TEXT FOR ANALYSIS:
╔══

**3.7 Crypto-concept**

**Description**

This module describes a process with which, in a heterogeneous environment, both the data stored locally and the data to be transmitted can be protected effectively through cryptographic procedures and techniques. For this purpose, the module explains how and where in a heterogeneous environment cryptographic procedures and the corresponding components can be used. As a large number of influencing factors should be taken into account when using cryptographic procedures, a crypto-concept should be created.

This module describes how to create a crypto-concept. It starts by determining the requirements and influencing factors, then goes on to the selection of suitable cryptographic solutions and products, and ends with raising the awareness of and training the users as well as crypto contingency planning.

This module can also be consulted when only a cryptographic product is to be selected for one of the possible areas of use. In this case, it is possible to leave out several of the steps described in the following and only perform those that are relevant for the particular area of use.

╚══

EXTRACTED DATA:
╔══

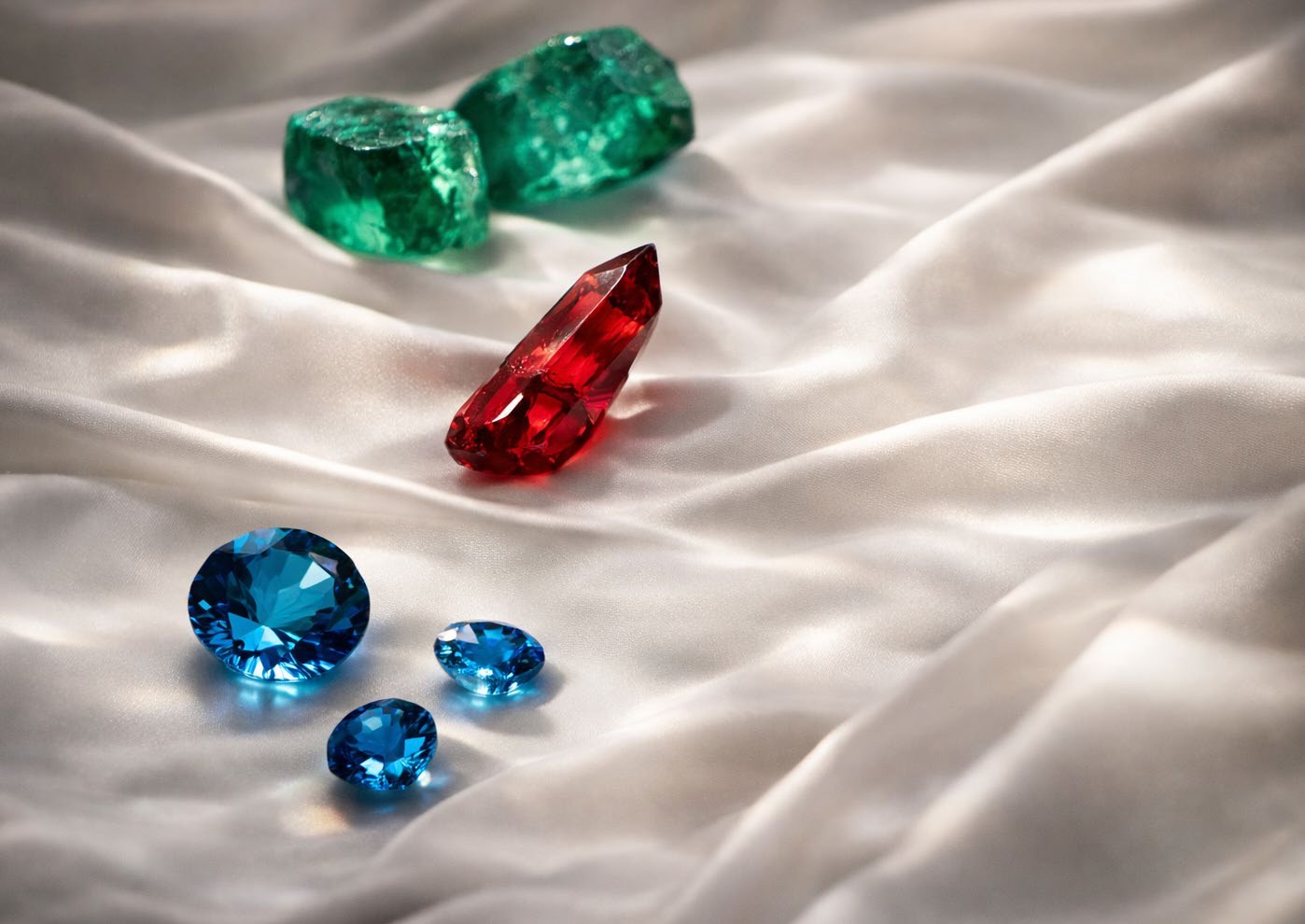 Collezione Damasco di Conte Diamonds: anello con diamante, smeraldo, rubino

╚══
╔══

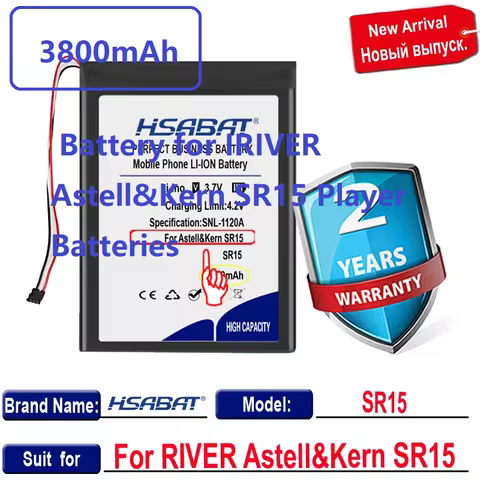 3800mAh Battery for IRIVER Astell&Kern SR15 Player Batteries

╚══
╔══

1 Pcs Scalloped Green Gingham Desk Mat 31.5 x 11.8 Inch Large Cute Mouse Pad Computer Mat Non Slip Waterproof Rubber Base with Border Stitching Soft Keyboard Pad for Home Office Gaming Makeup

╚══

WHAT IS NEEDED:
Answer these questions about the crypto-concept text:
1. What reason does it give for creating a crypto-concept?
2. With what step does the process of creating a crypto-concept start?
3. If only a cryptographic product is to be selected for one area of use, which steps need to be performed?

ANSWER TO THE PROBLEM:
1. A large number of influencing factors should be taken into account when using cryptographic procedures.
2. Determining the requirements and influencing factors.
3. Only the steps that are relevant for the particular area of use.